1. Dal pulpito: annunciare la verità senza paura
La Giornata per la Vita è un’occasione preziosa per ridire dal pulpito che la vita è sacra dal concepimento fino alla morte naturale. Il sacerdote deve avere il coraggio di proclamare questa verità, anche quando è scomoda, anche quando rischia di essere frainteso. È una voce profetica che non giudica, ma illumina le coscienze e richiama al Vangelo della Vita.
2. Una battaglia che attraversa tutta la pastorale
Essere pro-life non è un settore a parte della pastorale: è il cuore stesso della missione della Chiesa. Tutto — dalla catechesi all’oratorio, dalla liturgia alla carità — deve testimoniare che ogni persona è preziosa e amata da Dio. Una parrocchia pro-life educa alla responsabilità, accompagna le famiglie ferite, sostiene le mamme in difficoltà e custodisce la vita dei più fragili.
3. Coinvolgere i giovani: evangelizzare con i loro strumenti
I ragazzi oggi comunicano attraverso i video. Perché non invitarli a creare brevi clip sulla bellezza della vita, sull’amore familiare, sull’attesa di un figlio, sulla cura dei deboli? Potrebbero essere pubblicati sui social parrocchiali, diventando una piccola “campagna pro-life” fatta dai giovani per i giovani.
4. Formazione nelle famiglie e catechesi per adulti
Un prete pro-life non dimentica che la prima scuola della vita è la famiglia. Visitare le famiglie, ascoltarle, proporre incontri formativi e catechesi per adulti con la presenza di coppie giovani può far nascere un dialogo vivo e concreto sulla vita, l’amore e la fede.
5. Educare la coscienza: mostrare la verità sull’aborto
Non si può difendere la vita se non si conosce la tragedia dell’aborto. Organizzare in parrocchia momenti di testimonianza o la visione di filmati che mostrino la realtà delle ferite fisiche, psicologiche e spirituali che esso comporta può aiutare i fedeli a prendere coscienza, con carità ma anche con verità.
6. Giovani in cammino: la Marcia per la Vita
Un prete pro-life non si limita a parlare di vita: ci cammina dentro. Invitare i giovani a partecipare alla Manifestazione per la Vita a Roma, il prossimo 13 giugno, significa farli sentire parte di un popolo che testimonia la fede pubblicamente e difende la vita davanti al mondo. È un segno profetico di speranza e unità.
7. Uno sportello pro-life in parrocchia
Un gesto concreto è aprire uno sportello pro-life, magari in collaborazione con il CAV (Centro di Aiuto alla Vita), per accogliere mamme in difficoltà, coppie confuse, persone ferite da scelte difficili. La parrocchia deve essere la casa della misericordia dove nessuno si sente solo.
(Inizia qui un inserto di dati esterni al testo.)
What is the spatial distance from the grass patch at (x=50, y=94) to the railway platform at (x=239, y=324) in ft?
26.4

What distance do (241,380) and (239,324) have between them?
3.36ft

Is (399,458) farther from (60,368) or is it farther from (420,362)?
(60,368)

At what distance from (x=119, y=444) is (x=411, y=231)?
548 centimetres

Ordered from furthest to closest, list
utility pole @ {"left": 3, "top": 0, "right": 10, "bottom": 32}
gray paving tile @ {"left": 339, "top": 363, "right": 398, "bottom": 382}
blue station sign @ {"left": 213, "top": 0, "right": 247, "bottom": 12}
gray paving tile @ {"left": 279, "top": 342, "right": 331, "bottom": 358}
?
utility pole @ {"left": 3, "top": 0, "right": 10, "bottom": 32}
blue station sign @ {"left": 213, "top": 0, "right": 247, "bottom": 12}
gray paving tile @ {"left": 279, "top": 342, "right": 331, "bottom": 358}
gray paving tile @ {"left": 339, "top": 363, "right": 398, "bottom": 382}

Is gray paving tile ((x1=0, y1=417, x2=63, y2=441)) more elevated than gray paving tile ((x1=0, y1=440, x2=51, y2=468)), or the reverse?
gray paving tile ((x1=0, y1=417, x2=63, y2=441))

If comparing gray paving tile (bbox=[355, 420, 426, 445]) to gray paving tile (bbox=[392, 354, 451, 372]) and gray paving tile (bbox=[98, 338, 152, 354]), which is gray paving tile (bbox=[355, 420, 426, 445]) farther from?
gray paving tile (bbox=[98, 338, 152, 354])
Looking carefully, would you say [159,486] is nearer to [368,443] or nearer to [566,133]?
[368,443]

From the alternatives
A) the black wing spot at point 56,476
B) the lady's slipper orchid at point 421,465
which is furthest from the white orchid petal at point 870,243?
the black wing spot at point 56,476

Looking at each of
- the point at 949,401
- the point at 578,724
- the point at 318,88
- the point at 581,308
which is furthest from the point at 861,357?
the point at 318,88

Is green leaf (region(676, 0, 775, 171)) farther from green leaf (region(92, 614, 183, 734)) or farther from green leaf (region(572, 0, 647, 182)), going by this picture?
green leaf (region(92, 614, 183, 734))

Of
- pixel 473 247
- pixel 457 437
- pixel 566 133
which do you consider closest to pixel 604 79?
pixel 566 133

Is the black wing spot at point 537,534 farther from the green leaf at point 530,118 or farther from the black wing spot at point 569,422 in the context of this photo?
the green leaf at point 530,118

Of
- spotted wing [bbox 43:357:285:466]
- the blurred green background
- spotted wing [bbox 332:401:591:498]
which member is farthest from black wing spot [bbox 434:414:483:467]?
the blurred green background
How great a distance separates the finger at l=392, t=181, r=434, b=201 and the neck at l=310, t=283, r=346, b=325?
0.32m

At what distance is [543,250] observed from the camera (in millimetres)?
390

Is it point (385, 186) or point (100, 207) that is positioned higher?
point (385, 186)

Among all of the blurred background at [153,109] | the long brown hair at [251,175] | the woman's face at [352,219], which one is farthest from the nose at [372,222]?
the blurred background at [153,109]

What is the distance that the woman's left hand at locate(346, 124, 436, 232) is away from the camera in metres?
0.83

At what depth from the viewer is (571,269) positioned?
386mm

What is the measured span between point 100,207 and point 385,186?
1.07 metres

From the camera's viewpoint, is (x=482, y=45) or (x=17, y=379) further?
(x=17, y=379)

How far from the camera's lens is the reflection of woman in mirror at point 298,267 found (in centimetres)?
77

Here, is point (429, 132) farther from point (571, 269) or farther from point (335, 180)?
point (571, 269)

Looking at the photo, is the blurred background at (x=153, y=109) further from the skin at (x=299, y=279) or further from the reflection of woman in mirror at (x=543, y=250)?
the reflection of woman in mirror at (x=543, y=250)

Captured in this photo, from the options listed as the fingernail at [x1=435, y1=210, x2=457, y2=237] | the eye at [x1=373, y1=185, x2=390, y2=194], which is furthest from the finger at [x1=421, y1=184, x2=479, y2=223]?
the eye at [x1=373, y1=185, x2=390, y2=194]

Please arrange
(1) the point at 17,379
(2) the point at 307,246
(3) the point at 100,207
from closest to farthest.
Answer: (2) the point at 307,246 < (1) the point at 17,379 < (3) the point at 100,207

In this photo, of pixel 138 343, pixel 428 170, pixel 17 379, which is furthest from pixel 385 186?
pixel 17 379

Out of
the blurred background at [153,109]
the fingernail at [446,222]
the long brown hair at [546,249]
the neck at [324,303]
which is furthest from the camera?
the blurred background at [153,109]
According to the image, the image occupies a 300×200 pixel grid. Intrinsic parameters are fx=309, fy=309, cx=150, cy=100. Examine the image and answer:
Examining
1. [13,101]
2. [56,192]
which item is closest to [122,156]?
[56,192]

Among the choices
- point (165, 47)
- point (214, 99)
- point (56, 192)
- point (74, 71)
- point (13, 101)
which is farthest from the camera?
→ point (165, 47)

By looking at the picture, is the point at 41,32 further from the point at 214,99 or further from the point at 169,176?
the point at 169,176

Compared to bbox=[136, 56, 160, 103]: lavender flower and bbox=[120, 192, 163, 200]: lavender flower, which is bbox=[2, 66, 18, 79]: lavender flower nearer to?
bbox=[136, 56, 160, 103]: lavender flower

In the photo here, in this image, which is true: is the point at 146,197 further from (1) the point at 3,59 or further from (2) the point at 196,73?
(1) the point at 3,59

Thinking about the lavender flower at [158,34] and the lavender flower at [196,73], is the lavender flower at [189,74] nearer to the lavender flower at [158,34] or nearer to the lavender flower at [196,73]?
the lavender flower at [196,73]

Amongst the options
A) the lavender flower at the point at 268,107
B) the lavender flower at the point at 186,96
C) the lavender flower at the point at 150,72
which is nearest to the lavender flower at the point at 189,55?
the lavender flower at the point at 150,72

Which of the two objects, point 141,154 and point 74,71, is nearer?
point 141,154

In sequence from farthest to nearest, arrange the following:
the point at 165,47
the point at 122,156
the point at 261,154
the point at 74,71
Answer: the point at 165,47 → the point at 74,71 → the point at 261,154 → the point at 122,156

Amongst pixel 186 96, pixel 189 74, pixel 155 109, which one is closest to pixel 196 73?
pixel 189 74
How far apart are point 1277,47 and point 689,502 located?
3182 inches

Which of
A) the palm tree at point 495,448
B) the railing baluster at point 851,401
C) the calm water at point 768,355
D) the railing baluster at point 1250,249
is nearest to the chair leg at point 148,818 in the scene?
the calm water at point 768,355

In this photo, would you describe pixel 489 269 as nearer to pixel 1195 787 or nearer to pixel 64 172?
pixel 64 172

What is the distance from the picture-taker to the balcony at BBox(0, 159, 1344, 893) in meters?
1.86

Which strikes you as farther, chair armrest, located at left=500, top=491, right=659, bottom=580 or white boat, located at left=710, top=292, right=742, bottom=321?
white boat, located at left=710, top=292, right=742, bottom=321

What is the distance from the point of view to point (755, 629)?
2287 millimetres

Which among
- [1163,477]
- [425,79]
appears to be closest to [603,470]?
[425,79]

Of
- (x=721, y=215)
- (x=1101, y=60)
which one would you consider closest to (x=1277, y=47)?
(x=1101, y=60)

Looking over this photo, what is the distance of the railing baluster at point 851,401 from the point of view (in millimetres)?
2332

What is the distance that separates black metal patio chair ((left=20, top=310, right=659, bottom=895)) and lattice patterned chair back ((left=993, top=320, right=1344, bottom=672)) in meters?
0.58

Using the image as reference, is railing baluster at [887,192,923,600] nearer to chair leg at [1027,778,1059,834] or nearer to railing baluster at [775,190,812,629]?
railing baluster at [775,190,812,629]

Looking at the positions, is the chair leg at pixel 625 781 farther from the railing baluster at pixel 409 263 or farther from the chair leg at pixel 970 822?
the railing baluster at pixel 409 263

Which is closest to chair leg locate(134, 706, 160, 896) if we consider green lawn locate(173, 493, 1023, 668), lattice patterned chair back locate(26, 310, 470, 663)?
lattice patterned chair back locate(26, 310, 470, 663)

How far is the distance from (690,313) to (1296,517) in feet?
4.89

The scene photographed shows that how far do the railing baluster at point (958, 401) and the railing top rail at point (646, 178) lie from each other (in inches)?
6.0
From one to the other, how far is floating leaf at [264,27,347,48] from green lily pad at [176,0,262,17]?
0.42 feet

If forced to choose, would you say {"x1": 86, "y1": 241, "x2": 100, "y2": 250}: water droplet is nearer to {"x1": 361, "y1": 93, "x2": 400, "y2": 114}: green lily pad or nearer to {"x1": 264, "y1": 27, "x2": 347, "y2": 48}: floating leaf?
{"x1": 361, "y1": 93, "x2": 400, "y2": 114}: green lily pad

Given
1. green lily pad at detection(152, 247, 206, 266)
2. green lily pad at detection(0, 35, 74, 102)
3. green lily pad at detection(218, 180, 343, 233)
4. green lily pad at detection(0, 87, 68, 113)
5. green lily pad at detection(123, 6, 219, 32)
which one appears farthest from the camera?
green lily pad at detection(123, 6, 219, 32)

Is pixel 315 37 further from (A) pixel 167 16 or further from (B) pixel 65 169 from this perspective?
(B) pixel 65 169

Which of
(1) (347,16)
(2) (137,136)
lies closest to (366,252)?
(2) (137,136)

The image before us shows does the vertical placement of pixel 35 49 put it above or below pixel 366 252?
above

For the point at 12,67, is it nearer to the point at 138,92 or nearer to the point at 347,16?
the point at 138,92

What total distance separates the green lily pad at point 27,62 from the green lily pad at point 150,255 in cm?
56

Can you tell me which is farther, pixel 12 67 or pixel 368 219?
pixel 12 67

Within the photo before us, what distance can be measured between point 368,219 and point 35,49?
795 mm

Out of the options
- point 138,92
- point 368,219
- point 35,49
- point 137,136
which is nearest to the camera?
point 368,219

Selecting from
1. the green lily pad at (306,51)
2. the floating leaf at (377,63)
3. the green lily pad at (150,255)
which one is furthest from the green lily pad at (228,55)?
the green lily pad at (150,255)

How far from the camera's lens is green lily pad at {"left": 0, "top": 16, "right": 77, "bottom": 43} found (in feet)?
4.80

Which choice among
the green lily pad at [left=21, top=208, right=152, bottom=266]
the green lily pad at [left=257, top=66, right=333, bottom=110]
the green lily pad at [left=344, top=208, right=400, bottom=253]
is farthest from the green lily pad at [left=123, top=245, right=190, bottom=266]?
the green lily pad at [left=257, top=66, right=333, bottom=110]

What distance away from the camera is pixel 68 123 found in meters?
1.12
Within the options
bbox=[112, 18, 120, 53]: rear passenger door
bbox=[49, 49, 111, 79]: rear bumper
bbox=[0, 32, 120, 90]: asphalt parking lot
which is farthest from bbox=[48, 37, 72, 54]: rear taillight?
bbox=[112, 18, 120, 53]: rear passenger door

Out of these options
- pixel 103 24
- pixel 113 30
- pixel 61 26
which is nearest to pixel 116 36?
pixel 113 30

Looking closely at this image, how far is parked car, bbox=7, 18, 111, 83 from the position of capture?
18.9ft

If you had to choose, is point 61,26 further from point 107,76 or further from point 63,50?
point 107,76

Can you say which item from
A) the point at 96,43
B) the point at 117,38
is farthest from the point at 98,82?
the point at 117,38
8. Una bacheca che parla di vita
All’esterno della chiesa, una bacheca fissa con depliant e materiali del CAV può diventare una piccola finestra di evangelizzazione: un luogo dove chi passa trova informazioni, numeri utili, parole di speranza. Anche un semplice volantino può salvare una vita.
9. Volontariato e carità pro-life
Essere pro-life non è solo dire “no” all’aborto, ma dire “sì” alla vita concreta. Proporre attività di volontariato presso case famiglia, centri per mamme sole o progetti di adozione a distanza aiuta a far crescere nei giovani e negli adulti una mentalità di accoglienza e di amore attivo.
10. Dove manca Dio, manca l’uomo
Alla radice di ogni cultura di morte c’è l’assenza di Dio. Quando l’uomo dimentica il suo Creatore, dimentica anche se stesso. Solo ritrovando Dio, l’uomo ritrova la propria dignità, e la vita torna a essere accolta come dono, non come problema.
Conclusione
Il prete pro-life non è un attivista, ma un pastore che custodisce la vita come dono di Dio. Annuncia, educa, accompagna, accoglie. La sua voce non è solo morale, ma profetica: è la voce del Buon Pastore che dice a ogni persona, nascitura o anziana, malata o sola, “tu sei preziosa ai miei occhi e io ti amo” (Is 43,4).
“Difendere la vita è il primo atto di fede nella potenza dell’Amore di Dio.”